If all you see is the star-forming region at some fixed r, then all you'll get is the M distribution of the stars, which in principle could be larger or smaller than 0.3m. For example, if you are seeing the Saltpeter "initial mass function", then the cumulative distribution goes sort of like 10^0.2m. I got that by saying the cumulative distribution with mass goes like mass to the -1.3, and the luminosity goes like mass to the 3 or so, so the cumulative distribution with luminosity goes like luminosity to the -0.5, and that converts into going like 10^0.2m.
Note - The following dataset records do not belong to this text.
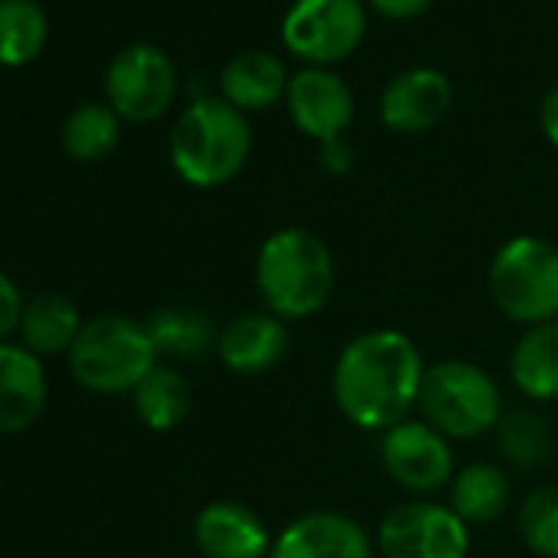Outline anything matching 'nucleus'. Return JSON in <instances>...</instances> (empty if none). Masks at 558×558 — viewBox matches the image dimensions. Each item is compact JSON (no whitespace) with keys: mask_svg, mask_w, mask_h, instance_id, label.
<instances>
[{"mask_svg":"<svg viewBox=\"0 0 558 558\" xmlns=\"http://www.w3.org/2000/svg\"><path fill=\"white\" fill-rule=\"evenodd\" d=\"M424 359L398 329H372L355 336L332 372V398L359 430H391L417 408L424 385Z\"/></svg>","mask_w":558,"mask_h":558,"instance_id":"f257e3e1","label":"nucleus"},{"mask_svg":"<svg viewBox=\"0 0 558 558\" xmlns=\"http://www.w3.org/2000/svg\"><path fill=\"white\" fill-rule=\"evenodd\" d=\"M256 290L266 313L283 323L316 316L336 290V259L326 240L306 227H283L256 253Z\"/></svg>","mask_w":558,"mask_h":558,"instance_id":"f03ea898","label":"nucleus"},{"mask_svg":"<svg viewBox=\"0 0 558 558\" xmlns=\"http://www.w3.org/2000/svg\"><path fill=\"white\" fill-rule=\"evenodd\" d=\"M250 155V125L227 99H197L171 132V161L194 187L227 184Z\"/></svg>","mask_w":558,"mask_h":558,"instance_id":"7ed1b4c3","label":"nucleus"},{"mask_svg":"<svg viewBox=\"0 0 558 558\" xmlns=\"http://www.w3.org/2000/svg\"><path fill=\"white\" fill-rule=\"evenodd\" d=\"M489 296L519 326L558 319V246L545 236L519 233L489 263Z\"/></svg>","mask_w":558,"mask_h":558,"instance_id":"20e7f679","label":"nucleus"},{"mask_svg":"<svg viewBox=\"0 0 558 558\" xmlns=\"http://www.w3.org/2000/svg\"><path fill=\"white\" fill-rule=\"evenodd\" d=\"M417 408L430 427L450 440H470L496 430L502 395L489 372L463 359H444L424 372Z\"/></svg>","mask_w":558,"mask_h":558,"instance_id":"39448f33","label":"nucleus"},{"mask_svg":"<svg viewBox=\"0 0 558 558\" xmlns=\"http://www.w3.org/2000/svg\"><path fill=\"white\" fill-rule=\"evenodd\" d=\"M155 365L158 352L145 326L125 316L93 319L70 349V368L76 381L99 395L135 391Z\"/></svg>","mask_w":558,"mask_h":558,"instance_id":"423d86ee","label":"nucleus"},{"mask_svg":"<svg viewBox=\"0 0 558 558\" xmlns=\"http://www.w3.org/2000/svg\"><path fill=\"white\" fill-rule=\"evenodd\" d=\"M375 545L385 558H466L470 525L450 506L404 502L378 522Z\"/></svg>","mask_w":558,"mask_h":558,"instance_id":"0eeeda50","label":"nucleus"},{"mask_svg":"<svg viewBox=\"0 0 558 558\" xmlns=\"http://www.w3.org/2000/svg\"><path fill=\"white\" fill-rule=\"evenodd\" d=\"M174 66L168 53L151 44H132L109 63L106 93L109 106L125 122H151L174 99Z\"/></svg>","mask_w":558,"mask_h":558,"instance_id":"6e6552de","label":"nucleus"},{"mask_svg":"<svg viewBox=\"0 0 558 558\" xmlns=\"http://www.w3.org/2000/svg\"><path fill=\"white\" fill-rule=\"evenodd\" d=\"M365 37L359 0H296L283 24V40L310 63H336Z\"/></svg>","mask_w":558,"mask_h":558,"instance_id":"1a4fd4ad","label":"nucleus"},{"mask_svg":"<svg viewBox=\"0 0 558 558\" xmlns=\"http://www.w3.org/2000/svg\"><path fill=\"white\" fill-rule=\"evenodd\" d=\"M381 466L408 493H437L453 483L450 437L421 421H401L381 437Z\"/></svg>","mask_w":558,"mask_h":558,"instance_id":"9d476101","label":"nucleus"},{"mask_svg":"<svg viewBox=\"0 0 558 558\" xmlns=\"http://www.w3.org/2000/svg\"><path fill=\"white\" fill-rule=\"evenodd\" d=\"M269 558H372V538L352 515L319 509L279 532Z\"/></svg>","mask_w":558,"mask_h":558,"instance_id":"9b49d317","label":"nucleus"},{"mask_svg":"<svg viewBox=\"0 0 558 558\" xmlns=\"http://www.w3.org/2000/svg\"><path fill=\"white\" fill-rule=\"evenodd\" d=\"M287 102H290L293 122L306 135L319 138L323 145L342 138V132L349 129L352 112H355L349 86L329 70H303V73H296L290 80Z\"/></svg>","mask_w":558,"mask_h":558,"instance_id":"f8f14e48","label":"nucleus"},{"mask_svg":"<svg viewBox=\"0 0 558 558\" xmlns=\"http://www.w3.org/2000/svg\"><path fill=\"white\" fill-rule=\"evenodd\" d=\"M453 102L450 80L437 70H408L381 93V119L388 129L417 135L434 129Z\"/></svg>","mask_w":558,"mask_h":558,"instance_id":"ddd939ff","label":"nucleus"},{"mask_svg":"<svg viewBox=\"0 0 558 558\" xmlns=\"http://www.w3.org/2000/svg\"><path fill=\"white\" fill-rule=\"evenodd\" d=\"M290 352V329L272 313L230 319L217 336V355L233 375H266Z\"/></svg>","mask_w":558,"mask_h":558,"instance_id":"4468645a","label":"nucleus"},{"mask_svg":"<svg viewBox=\"0 0 558 558\" xmlns=\"http://www.w3.org/2000/svg\"><path fill=\"white\" fill-rule=\"evenodd\" d=\"M194 542L207 558H269L266 522L243 502L220 499L197 512Z\"/></svg>","mask_w":558,"mask_h":558,"instance_id":"2eb2a0df","label":"nucleus"},{"mask_svg":"<svg viewBox=\"0 0 558 558\" xmlns=\"http://www.w3.org/2000/svg\"><path fill=\"white\" fill-rule=\"evenodd\" d=\"M47 408V378L40 355L0 342V434H21Z\"/></svg>","mask_w":558,"mask_h":558,"instance_id":"dca6fc26","label":"nucleus"},{"mask_svg":"<svg viewBox=\"0 0 558 558\" xmlns=\"http://www.w3.org/2000/svg\"><path fill=\"white\" fill-rule=\"evenodd\" d=\"M512 385L532 401L558 398V319L529 326L509 355Z\"/></svg>","mask_w":558,"mask_h":558,"instance_id":"f3484780","label":"nucleus"},{"mask_svg":"<svg viewBox=\"0 0 558 558\" xmlns=\"http://www.w3.org/2000/svg\"><path fill=\"white\" fill-rule=\"evenodd\" d=\"M220 89H223V99L243 112V109H266L279 96H287L290 80H287L283 63H279L272 53L250 50V53L233 57L223 66Z\"/></svg>","mask_w":558,"mask_h":558,"instance_id":"a211bd4d","label":"nucleus"},{"mask_svg":"<svg viewBox=\"0 0 558 558\" xmlns=\"http://www.w3.org/2000/svg\"><path fill=\"white\" fill-rule=\"evenodd\" d=\"M509 476L496 463H470L450 483V509L466 525H486L509 506Z\"/></svg>","mask_w":558,"mask_h":558,"instance_id":"6ab92c4d","label":"nucleus"},{"mask_svg":"<svg viewBox=\"0 0 558 558\" xmlns=\"http://www.w3.org/2000/svg\"><path fill=\"white\" fill-rule=\"evenodd\" d=\"M80 332V310L60 293H44L31 306H24L21 336L24 349H31L34 355H60L73 349Z\"/></svg>","mask_w":558,"mask_h":558,"instance_id":"aec40b11","label":"nucleus"},{"mask_svg":"<svg viewBox=\"0 0 558 558\" xmlns=\"http://www.w3.org/2000/svg\"><path fill=\"white\" fill-rule=\"evenodd\" d=\"M142 326L158 355L181 359V362L207 355L210 349H217V336H220L214 323L197 310H158Z\"/></svg>","mask_w":558,"mask_h":558,"instance_id":"412c9836","label":"nucleus"},{"mask_svg":"<svg viewBox=\"0 0 558 558\" xmlns=\"http://www.w3.org/2000/svg\"><path fill=\"white\" fill-rule=\"evenodd\" d=\"M132 395L142 424L151 430H174L191 411V385L174 368L155 365Z\"/></svg>","mask_w":558,"mask_h":558,"instance_id":"4be33fe9","label":"nucleus"},{"mask_svg":"<svg viewBox=\"0 0 558 558\" xmlns=\"http://www.w3.org/2000/svg\"><path fill=\"white\" fill-rule=\"evenodd\" d=\"M499 453L519 470H538L555 457V437L535 411H509L496 424Z\"/></svg>","mask_w":558,"mask_h":558,"instance_id":"5701e85b","label":"nucleus"},{"mask_svg":"<svg viewBox=\"0 0 558 558\" xmlns=\"http://www.w3.org/2000/svg\"><path fill=\"white\" fill-rule=\"evenodd\" d=\"M47 44V14L37 0H0V63H31Z\"/></svg>","mask_w":558,"mask_h":558,"instance_id":"b1692460","label":"nucleus"},{"mask_svg":"<svg viewBox=\"0 0 558 558\" xmlns=\"http://www.w3.org/2000/svg\"><path fill=\"white\" fill-rule=\"evenodd\" d=\"M119 145V116L112 106L83 102L63 122V148L76 161H99Z\"/></svg>","mask_w":558,"mask_h":558,"instance_id":"393cba45","label":"nucleus"},{"mask_svg":"<svg viewBox=\"0 0 558 558\" xmlns=\"http://www.w3.org/2000/svg\"><path fill=\"white\" fill-rule=\"evenodd\" d=\"M519 535L532 555L558 558V486H538L522 499Z\"/></svg>","mask_w":558,"mask_h":558,"instance_id":"a878e982","label":"nucleus"},{"mask_svg":"<svg viewBox=\"0 0 558 558\" xmlns=\"http://www.w3.org/2000/svg\"><path fill=\"white\" fill-rule=\"evenodd\" d=\"M21 319H24L21 290L8 272H0V339H8L21 326Z\"/></svg>","mask_w":558,"mask_h":558,"instance_id":"bb28decb","label":"nucleus"},{"mask_svg":"<svg viewBox=\"0 0 558 558\" xmlns=\"http://www.w3.org/2000/svg\"><path fill=\"white\" fill-rule=\"evenodd\" d=\"M427 4L430 0H372L375 11H381L385 17H398V21L417 17L421 11H427Z\"/></svg>","mask_w":558,"mask_h":558,"instance_id":"cd10ccee","label":"nucleus"},{"mask_svg":"<svg viewBox=\"0 0 558 558\" xmlns=\"http://www.w3.org/2000/svg\"><path fill=\"white\" fill-rule=\"evenodd\" d=\"M323 161H326V168H329V171H336V174H345V171L352 168V148H349V145H342V138H336V142H326Z\"/></svg>","mask_w":558,"mask_h":558,"instance_id":"c85d7f7f","label":"nucleus"},{"mask_svg":"<svg viewBox=\"0 0 558 558\" xmlns=\"http://www.w3.org/2000/svg\"><path fill=\"white\" fill-rule=\"evenodd\" d=\"M542 132L545 138L558 148V86L545 96L542 102Z\"/></svg>","mask_w":558,"mask_h":558,"instance_id":"c756f323","label":"nucleus"}]
</instances>
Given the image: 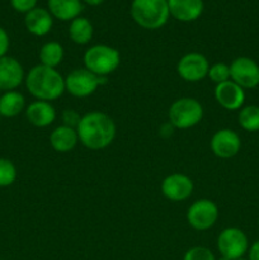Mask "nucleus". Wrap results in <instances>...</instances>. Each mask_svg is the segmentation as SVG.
Here are the masks:
<instances>
[{"mask_svg":"<svg viewBox=\"0 0 259 260\" xmlns=\"http://www.w3.org/2000/svg\"><path fill=\"white\" fill-rule=\"evenodd\" d=\"M79 141L78 132L75 128L69 126H58L51 132V146L57 152H69L76 146Z\"/></svg>","mask_w":259,"mask_h":260,"instance_id":"nucleus-18","label":"nucleus"},{"mask_svg":"<svg viewBox=\"0 0 259 260\" xmlns=\"http://www.w3.org/2000/svg\"><path fill=\"white\" fill-rule=\"evenodd\" d=\"M236 260H249V259H245V258H240V259H236Z\"/></svg>","mask_w":259,"mask_h":260,"instance_id":"nucleus-33","label":"nucleus"},{"mask_svg":"<svg viewBox=\"0 0 259 260\" xmlns=\"http://www.w3.org/2000/svg\"><path fill=\"white\" fill-rule=\"evenodd\" d=\"M10 4H12V7L17 12L25 13L27 14L28 12L35 9L36 4H37V0H10Z\"/></svg>","mask_w":259,"mask_h":260,"instance_id":"nucleus-27","label":"nucleus"},{"mask_svg":"<svg viewBox=\"0 0 259 260\" xmlns=\"http://www.w3.org/2000/svg\"><path fill=\"white\" fill-rule=\"evenodd\" d=\"M249 260H259V240H256L248 250Z\"/></svg>","mask_w":259,"mask_h":260,"instance_id":"nucleus-30","label":"nucleus"},{"mask_svg":"<svg viewBox=\"0 0 259 260\" xmlns=\"http://www.w3.org/2000/svg\"><path fill=\"white\" fill-rule=\"evenodd\" d=\"M258 225H259V221H258Z\"/></svg>","mask_w":259,"mask_h":260,"instance_id":"nucleus-34","label":"nucleus"},{"mask_svg":"<svg viewBox=\"0 0 259 260\" xmlns=\"http://www.w3.org/2000/svg\"><path fill=\"white\" fill-rule=\"evenodd\" d=\"M207 75L213 83H216V85L221 83H225V81L230 80V66L222 62L215 63V65L210 68Z\"/></svg>","mask_w":259,"mask_h":260,"instance_id":"nucleus-25","label":"nucleus"},{"mask_svg":"<svg viewBox=\"0 0 259 260\" xmlns=\"http://www.w3.org/2000/svg\"><path fill=\"white\" fill-rule=\"evenodd\" d=\"M0 118H2V116H0Z\"/></svg>","mask_w":259,"mask_h":260,"instance_id":"nucleus-35","label":"nucleus"},{"mask_svg":"<svg viewBox=\"0 0 259 260\" xmlns=\"http://www.w3.org/2000/svg\"><path fill=\"white\" fill-rule=\"evenodd\" d=\"M169 13L180 22H193L203 12L202 0H168Z\"/></svg>","mask_w":259,"mask_h":260,"instance_id":"nucleus-15","label":"nucleus"},{"mask_svg":"<svg viewBox=\"0 0 259 260\" xmlns=\"http://www.w3.org/2000/svg\"><path fill=\"white\" fill-rule=\"evenodd\" d=\"M25 116L30 124L36 127H47L56 118L55 108L48 102L36 101L25 109Z\"/></svg>","mask_w":259,"mask_h":260,"instance_id":"nucleus-17","label":"nucleus"},{"mask_svg":"<svg viewBox=\"0 0 259 260\" xmlns=\"http://www.w3.org/2000/svg\"><path fill=\"white\" fill-rule=\"evenodd\" d=\"M9 45H10V41H9V36H8L7 30L4 28L0 27V58L7 56L8 50H9Z\"/></svg>","mask_w":259,"mask_h":260,"instance_id":"nucleus-29","label":"nucleus"},{"mask_svg":"<svg viewBox=\"0 0 259 260\" xmlns=\"http://www.w3.org/2000/svg\"><path fill=\"white\" fill-rule=\"evenodd\" d=\"M84 2H85L86 4H89V5H93V7H95V5H99V4H102V3H103L104 0H84Z\"/></svg>","mask_w":259,"mask_h":260,"instance_id":"nucleus-31","label":"nucleus"},{"mask_svg":"<svg viewBox=\"0 0 259 260\" xmlns=\"http://www.w3.org/2000/svg\"><path fill=\"white\" fill-rule=\"evenodd\" d=\"M62 118L63 122H65V126L73 127L74 128V127H78L79 121H80L81 117L79 116L75 111H73V109H68V111L63 112Z\"/></svg>","mask_w":259,"mask_h":260,"instance_id":"nucleus-28","label":"nucleus"},{"mask_svg":"<svg viewBox=\"0 0 259 260\" xmlns=\"http://www.w3.org/2000/svg\"><path fill=\"white\" fill-rule=\"evenodd\" d=\"M121 62V56L116 48L107 45H95L84 55V65L86 70L95 75L107 76L112 74Z\"/></svg>","mask_w":259,"mask_h":260,"instance_id":"nucleus-4","label":"nucleus"},{"mask_svg":"<svg viewBox=\"0 0 259 260\" xmlns=\"http://www.w3.org/2000/svg\"><path fill=\"white\" fill-rule=\"evenodd\" d=\"M69 36L73 42L78 43V45H86L90 42L91 37H93V25L86 18H75L74 20H71L70 27H69Z\"/></svg>","mask_w":259,"mask_h":260,"instance_id":"nucleus-21","label":"nucleus"},{"mask_svg":"<svg viewBox=\"0 0 259 260\" xmlns=\"http://www.w3.org/2000/svg\"><path fill=\"white\" fill-rule=\"evenodd\" d=\"M25 108V99L17 90L4 91L0 95V116L12 118L22 113Z\"/></svg>","mask_w":259,"mask_h":260,"instance_id":"nucleus-20","label":"nucleus"},{"mask_svg":"<svg viewBox=\"0 0 259 260\" xmlns=\"http://www.w3.org/2000/svg\"><path fill=\"white\" fill-rule=\"evenodd\" d=\"M215 98L217 103L228 111H236L241 108L245 102V91L233 80H228L216 85Z\"/></svg>","mask_w":259,"mask_h":260,"instance_id":"nucleus-14","label":"nucleus"},{"mask_svg":"<svg viewBox=\"0 0 259 260\" xmlns=\"http://www.w3.org/2000/svg\"><path fill=\"white\" fill-rule=\"evenodd\" d=\"M107 83L106 76L95 75L86 69L73 70L65 79V90L71 95L84 98L96 90V88Z\"/></svg>","mask_w":259,"mask_h":260,"instance_id":"nucleus-6","label":"nucleus"},{"mask_svg":"<svg viewBox=\"0 0 259 260\" xmlns=\"http://www.w3.org/2000/svg\"><path fill=\"white\" fill-rule=\"evenodd\" d=\"M163 194L170 201H184L190 197L193 192V182L189 177L179 173L170 174L163 180L161 184Z\"/></svg>","mask_w":259,"mask_h":260,"instance_id":"nucleus-13","label":"nucleus"},{"mask_svg":"<svg viewBox=\"0 0 259 260\" xmlns=\"http://www.w3.org/2000/svg\"><path fill=\"white\" fill-rule=\"evenodd\" d=\"M217 249L221 256L229 260L244 258L249 250L248 236L238 228H228L217 238Z\"/></svg>","mask_w":259,"mask_h":260,"instance_id":"nucleus-7","label":"nucleus"},{"mask_svg":"<svg viewBox=\"0 0 259 260\" xmlns=\"http://www.w3.org/2000/svg\"><path fill=\"white\" fill-rule=\"evenodd\" d=\"M183 260H216L210 249L205 246H195L185 253Z\"/></svg>","mask_w":259,"mask_h":260,"instance_id":"nucleus-26","label":"nucleus"},{"mask_svg":"<svg viewBox=\"0 0 259 260\" xmlns=\"http://www.w3.org/2000/svg\"><path fill=\"white\" fill-rule=\"evenodd\" d=\"M131 17L144 29H159L169 19L168 0H134Z\"/></svg>","mask_w":259,"mask_h":260,"instance_id":"nucleus-3","label":"nucleus"},{"mask_svg":"<svg viewBox=\"0 0 259 260\" xmlns=\"http://www.w3.org/2000/svg\"><path fill=\"white\" fill-rule=\"evenodd\" d=\"M83 10L80 0H48V12L57 19L74 20Z\"/></svg>","mask_w":259,"mask_h":260,"instance_id":"nucleus-19","label":"nucleus"},{"mask_svg":"<svg viewBox=\"0 0 259 260\" xmlns=\"http://www.w3.org/2000/svg\"><path fill=\"white\" fill-rule=\"evenodd\" d=\"M17 179V168L9 159L0 157V187H9Z\"/></svg>","mask_w":259,"mask_h":260,"instance_id":"nucleus-24","label":"nucleus"},{"mask_svg":"<svg viewBox=\"0 0 259 260\" xmlns=\"http://www.w3.org/2000/svg\"><path fill=\"white\" fill-rule=\"evenodd\" d=\"M218 218V208L210 200H198L188 208V223L195 230L205 231L212 228Z\"/></svg>","mask_w":259,"mask_h":260,"instance_id":"nucleus-8","label":"nucleus"},{"mask_svg":"<svg viewBox=\"0 0 259 260\" xmlns=\"http://www.w3.org/2000/svg\"><path fill=\"white\" fill-rule=\"evenodd\" d=\"M79 141L90 150H102L112 144L116 137V124L113 119L102 112H89L79 121Z\"/></svg>","mask_w":259,"mask_h":260,"instance_id":"nucleus-1","label":"nucleus"},{"mask_svg":"<svg viewBox=\"0 0 259 260\" xmlns=\"http://www.w3.org/2000/svg\"><path fill=\"white\" fill-rule=\"evenodd\" d=\"M24 80V70L18 60L10 56L0 58V91L15 90Z\"/></svg>","mask_w":259,"mask_h":260,"instance_id":"nucleus-12","label":"nucleus"},{"mask_svg":"<svg viewBox=\"0 0 259 260\" xmlns=\"http://www.w3.org/2000/svg\"><path fill=\"white\" fill-rule=\"evenodd\" d=\"M203 116V108L193 98H180L169 108V121L175 128L187 129L200 123Z\"/></svg>","mask_w":259,"mask_h":260,"instance_id":"nucleus-5","label":"nucleus"},{"mask_svg":"<svg viewBox=\"0 0 259 260\" xmlns=\"http://www.w3.org/2000/svg\"><path fill=\"white\" fill-rule=\"evenodd\" d=\"M230 79L243 89L259 85V65L249 57H238L230 65Z\"/></svg>","mask_w":259,"mask_h":260,"instance_id":"nucleus-9","label":"nucleus"},{"mask_svg":"<svg viewBox=\"0 0 259 260\" xmlns=\"http://www.w3.org/2000/svg\"><path fill=\"white\" fill-rule=\"evenodd\" d=\"M216 260H229V259H226V258H223V256H221L220 259H216Z\"/></svg>","mask_w":259,"mask_h":260,"instance_id":"nucleus-32","label":"nucleus"},{"mask_svg":"<svg viewBox=\"0 0 259 260\" xmlns=\"http://www.w3.org/2000/svg\"><path fill=\"white\" fill-rule=\"evenodd\" d=\"M24 24L28 32L32 33V35L45 36L52 28V15L48 10L36 7L35 9H32L25 14Z\"/></svg>","mask_w":259,"mask_h":260,"instance_id":"nucleus-16","label":"nucleus"},{"mask_svg":"<svg viewBox=\"0 0 259 260\" xmlns=\"http://www.w3.org/2000/svg\"><path fill=\"white\" fill-rule=\"evenodd\" d=\"M28 91L37 101H55L65 91V79L57 70L45 65H36L25 76Z\"/></svg>","mask_w":259,"mask_h":260,"instance_id":"nucleus-2","label":"nucleus"},{"mask_svg":"<svg viewBox=\"0 0 259 260\" xmlns=\"http://www.w3.org/2000/svg\"><path fill=\"white\" fill-rule=\"evenodd\" d=\"M239 124L248 132L259 131V107L246 106L239 112Z\"/></svg>","mask_w":259,"mask_h":260,"instance_id":"nucleus-23","label":"nucleus"},{"mask_svg":"<svg viewBox=\"0 0 259 260\" xmlns=\"http://www.w3.org/2000/svg\"><path fill=\"white\" fill-rule=\"evenodd\" d=\"M241 141L236 132L229 128L220 129L213 135L211 140V150L221 159H230L240 151Z\"/></svg>","mask_w":259,"mask_h":260,"instance_id":"nucleus-11","label":"nucleus"},{"mask_svg":"<svg viewBox=\"0 0 259 260\" xmlns=\"http://www.w3.org/2000/svg\"><path fill=\"white\" fill-rule=\"evenodd\" d=\"M178 74L180 78L184 79L185 81H200L205 78L210 70L207 58L203 55L197 52L187 53L183 56L178 62Z\"/></svg>","mask_w":259,"mask_h":260,"instance_id":"nucleus-10","label":"nucleus"},{"mask_svg":"<svg viewBox=\"0 0 259 260\" xmlns=\"http://www.w3.org/2000/svg\"><path fill=\"white\" fill-rule=\"evenodd\" d=\"M63 58V48L58 42H47L41 47L40 60L41 65L55 69L60 65Z\"/></svg>","mask_w":259,"mask_h":260,"instance_id":"nucleus-22","label":"nucleus"}]
</instances>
Maybe if you throw in some field stars that are going like 10^0.6m, it pushes it up to 10^0.3m, I don't know. But a clear prediction here is, if you find a more uniformly populated field of view, that exponent should push higher.

ETA: the conceptual point here is that according to your analysis and mine, going to a telescope with a better magnitude limit is more helpful for seeing more stars in a spatial distribution that extends from the Sun to a long way away, than it is for seeing more stars in a single distant cluster.

 

[omoplata]

I took the point sources from 1 degree radius view cones 2MASS star catalog in 6 different directions. If my original direction was +x, I also took -x, +y, -y, +z and -z directions. I still get a curve that goes like [tex]10^{0.3}[\tex] instead of one that goes like [tex]10^{0.6}[\tex].

It's probably not relativistic effects, right?

Is it because I'm using the J band magnitudes instead of the bolometric magnitudes? I'll try some other catalogs and see what happens, like DSS for optical.

I'll also try looking in the "Milky way" swath.

 

[Ken G]

Hmm, that does surprise me. I would have expected a young star cluster to have a very different magnitude dependence than a line-of-sight that is volume-limited for any given absolute magnitude.